▸ **Source text**:
* * *
Cheryl Blades hugs a lady who asked not to be identified after the sentencing. The lady was treated by Fata while she was pregnant twice and is still treated for an unknown condition.

Cheryl Blades hugs a lady who asked not to be identified after the sentencing. The lady was treated by Fata while she was pregnant twice and is still treated for an unknown condition. Photo: Todd McInturf/AP

“Of course, everybody would want to see life,” Zaremba said of Fata’s sentence. “No matter what happens, nobody wins in this situation. There will never be justice.”

She said she believes Borman gave Fata 45 years knowing that if the sentence is appealed, “whoever takes that on will look at it and say, ‘That’s pretty reasonable.'”

Loewen’s husband had esophageal cancer, and she said Fata started chemotherapy before he had a chance to heal from surgery. And her husband was put on Neulasta, a drug so strong it knocked him “to the ground and on the couch for days,” she said.

“It only made my husband sicker,” she said. “And to find out the Neulasta shots were unnecessary, I’m just devastated.”

Loewen said her husband was scheduled for eight radiation treatments one day after Fata was arrested; when they went to different doctors, they learned he didn’t even need radiation

Dr Farid Fata has been jailed for 45 years image

Fata, who openly wept in court Friday as he apologised for his actions, admitted to fraudulently billing Medicare, insurance companies and at least 550 patients through misdiagnoses, overtreatment and undertreatment. In some cases, he gave nearly four times the recommended dosage amount of aggressive cancer drugs; in at least one, a patient was given toxic chemotherapy for five years when the standard treatment was six months, according to former patients and experts who testified in court this week.

“I misused my talents … because of power and greed. My quest for power is self-destructive,” Fata told the court before sentencing. He said he is “horribly ashamed of my conduct” and prays for repentance.

Zaremba said she believes Fata was sincere.

“I actually cried,” she said, adding that the educated, Christian man with such training to help people must feel intense remorse. “I had felt pity the first time I saw him come in in shackles.”

Defense attorney Christopher Andreoff asked Borman to sentence Fata to no more than 25 years in prison, saying even that could be a life sentence because of Fata’s health.

“Our recommendation will give him nothing more than a chance for release before he dies,” Andreoff said.

US Assistant Prosecutor Catherine Dick told the court her office has “never seen anything like this before. … And that is because of the harm.”

“Fata was greedy, and he wanted that money,” Dick said. “What this defendant did is unquantifiable. There is no way to quantify the suffering.”

Dick said patients died in horrible pain from Fata’s treatments.

Borman had set the sentencing guidelines to 30 years to life on Thursday based on the charges and circumstances.

“My role … is to impose a sentence sufficient but not greater than necessary,” Borman said Friday morning.
* * *
▸ **Data excerpts**:
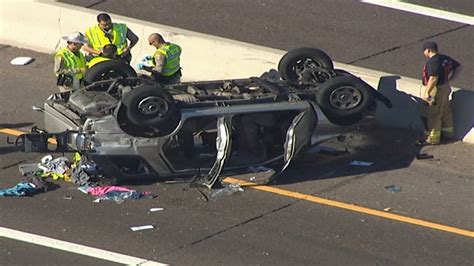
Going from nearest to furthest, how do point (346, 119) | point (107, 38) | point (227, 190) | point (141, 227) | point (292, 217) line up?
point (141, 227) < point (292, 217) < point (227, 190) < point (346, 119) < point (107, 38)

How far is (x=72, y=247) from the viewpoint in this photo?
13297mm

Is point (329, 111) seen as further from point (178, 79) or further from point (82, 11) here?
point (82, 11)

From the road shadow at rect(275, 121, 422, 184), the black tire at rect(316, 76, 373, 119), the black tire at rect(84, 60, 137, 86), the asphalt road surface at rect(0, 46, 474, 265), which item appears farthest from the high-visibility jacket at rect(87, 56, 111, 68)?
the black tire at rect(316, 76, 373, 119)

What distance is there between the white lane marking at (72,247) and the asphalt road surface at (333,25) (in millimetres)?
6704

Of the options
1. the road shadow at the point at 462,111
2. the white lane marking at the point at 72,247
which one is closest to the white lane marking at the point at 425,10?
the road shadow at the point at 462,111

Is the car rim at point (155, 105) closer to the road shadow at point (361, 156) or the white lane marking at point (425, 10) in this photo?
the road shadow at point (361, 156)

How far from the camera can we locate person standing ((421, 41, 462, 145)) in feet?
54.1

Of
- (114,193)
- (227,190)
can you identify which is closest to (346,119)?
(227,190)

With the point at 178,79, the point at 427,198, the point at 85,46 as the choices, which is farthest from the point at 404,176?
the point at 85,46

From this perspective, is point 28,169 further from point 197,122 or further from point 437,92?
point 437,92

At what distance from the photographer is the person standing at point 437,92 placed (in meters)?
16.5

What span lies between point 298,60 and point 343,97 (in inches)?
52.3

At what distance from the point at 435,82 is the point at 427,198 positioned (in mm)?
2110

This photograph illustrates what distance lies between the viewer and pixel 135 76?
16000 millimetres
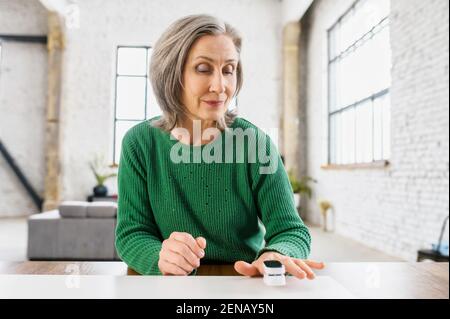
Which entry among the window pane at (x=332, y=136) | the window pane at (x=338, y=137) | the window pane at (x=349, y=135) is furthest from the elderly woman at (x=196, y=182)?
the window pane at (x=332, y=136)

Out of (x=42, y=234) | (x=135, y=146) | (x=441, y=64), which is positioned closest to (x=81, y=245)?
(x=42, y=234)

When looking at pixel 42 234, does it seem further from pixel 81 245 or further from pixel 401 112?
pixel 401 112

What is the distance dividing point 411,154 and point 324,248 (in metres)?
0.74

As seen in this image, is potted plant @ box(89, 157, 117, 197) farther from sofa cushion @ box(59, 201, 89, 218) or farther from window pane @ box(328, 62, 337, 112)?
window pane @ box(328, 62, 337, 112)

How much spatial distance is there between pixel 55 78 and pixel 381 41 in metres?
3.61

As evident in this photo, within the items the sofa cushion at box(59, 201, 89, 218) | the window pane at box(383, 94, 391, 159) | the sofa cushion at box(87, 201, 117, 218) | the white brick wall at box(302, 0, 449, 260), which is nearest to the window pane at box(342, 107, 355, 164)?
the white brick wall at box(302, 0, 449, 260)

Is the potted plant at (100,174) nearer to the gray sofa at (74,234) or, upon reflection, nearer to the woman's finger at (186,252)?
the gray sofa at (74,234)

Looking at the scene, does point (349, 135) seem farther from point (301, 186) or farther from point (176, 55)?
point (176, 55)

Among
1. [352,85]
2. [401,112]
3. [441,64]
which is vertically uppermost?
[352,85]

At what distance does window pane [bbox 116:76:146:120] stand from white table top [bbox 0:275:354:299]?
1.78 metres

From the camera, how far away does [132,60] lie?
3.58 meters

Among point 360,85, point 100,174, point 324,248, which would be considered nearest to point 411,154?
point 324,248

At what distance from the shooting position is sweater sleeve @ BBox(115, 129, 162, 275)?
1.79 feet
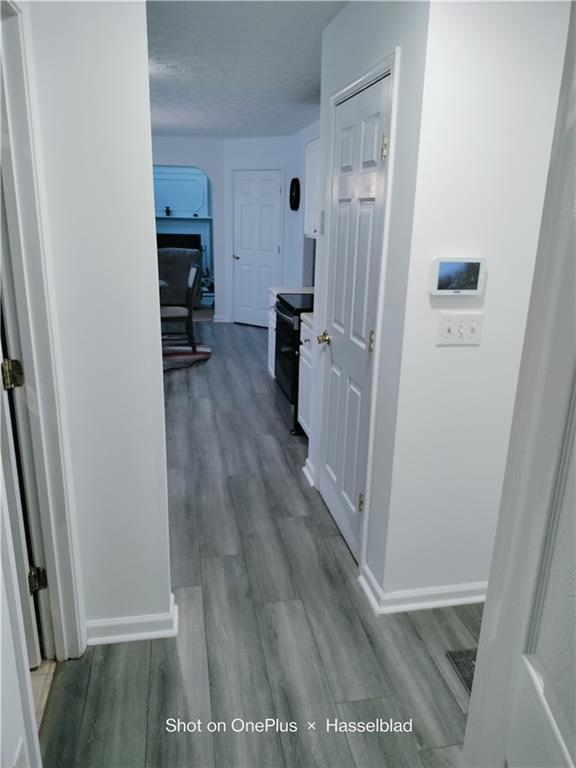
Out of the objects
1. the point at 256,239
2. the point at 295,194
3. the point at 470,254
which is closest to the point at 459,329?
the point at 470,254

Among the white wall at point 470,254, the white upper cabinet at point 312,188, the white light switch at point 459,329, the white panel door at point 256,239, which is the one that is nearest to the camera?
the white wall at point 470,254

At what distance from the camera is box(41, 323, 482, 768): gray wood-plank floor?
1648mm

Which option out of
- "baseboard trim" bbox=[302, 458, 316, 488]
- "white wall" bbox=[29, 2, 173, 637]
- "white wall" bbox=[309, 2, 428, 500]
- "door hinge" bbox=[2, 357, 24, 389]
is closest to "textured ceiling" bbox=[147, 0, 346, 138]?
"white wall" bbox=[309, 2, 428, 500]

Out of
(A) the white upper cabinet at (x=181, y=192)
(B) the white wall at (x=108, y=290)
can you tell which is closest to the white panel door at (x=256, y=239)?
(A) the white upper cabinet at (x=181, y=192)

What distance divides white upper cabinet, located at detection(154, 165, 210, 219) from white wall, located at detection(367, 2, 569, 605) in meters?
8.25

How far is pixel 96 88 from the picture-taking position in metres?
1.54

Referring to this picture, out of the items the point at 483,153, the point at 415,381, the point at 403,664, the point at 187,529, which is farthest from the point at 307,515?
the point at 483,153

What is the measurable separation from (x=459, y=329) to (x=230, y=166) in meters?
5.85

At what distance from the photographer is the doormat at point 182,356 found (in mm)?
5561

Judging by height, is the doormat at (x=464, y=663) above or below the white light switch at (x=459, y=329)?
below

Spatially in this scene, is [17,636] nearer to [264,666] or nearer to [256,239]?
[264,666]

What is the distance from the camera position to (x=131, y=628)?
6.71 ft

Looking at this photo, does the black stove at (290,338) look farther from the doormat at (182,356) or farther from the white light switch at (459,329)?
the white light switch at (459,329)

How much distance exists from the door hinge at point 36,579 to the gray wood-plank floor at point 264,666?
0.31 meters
* * *
▸ **Exercise requirements**:
Answer these questions from the article on Fata's sentencing:
(a) How many years in prison did Borman give Fata?
(b) What was the longest sentence the defense attorney Christopher Andreoff asked for?
(c) What sentencing guidelines had Borman set on Thursday?
You won't need the entries for this.

▸ **Solution for this task**:
(a) 45 years
(b) No more than 25 years in prison
(c) 30 years to life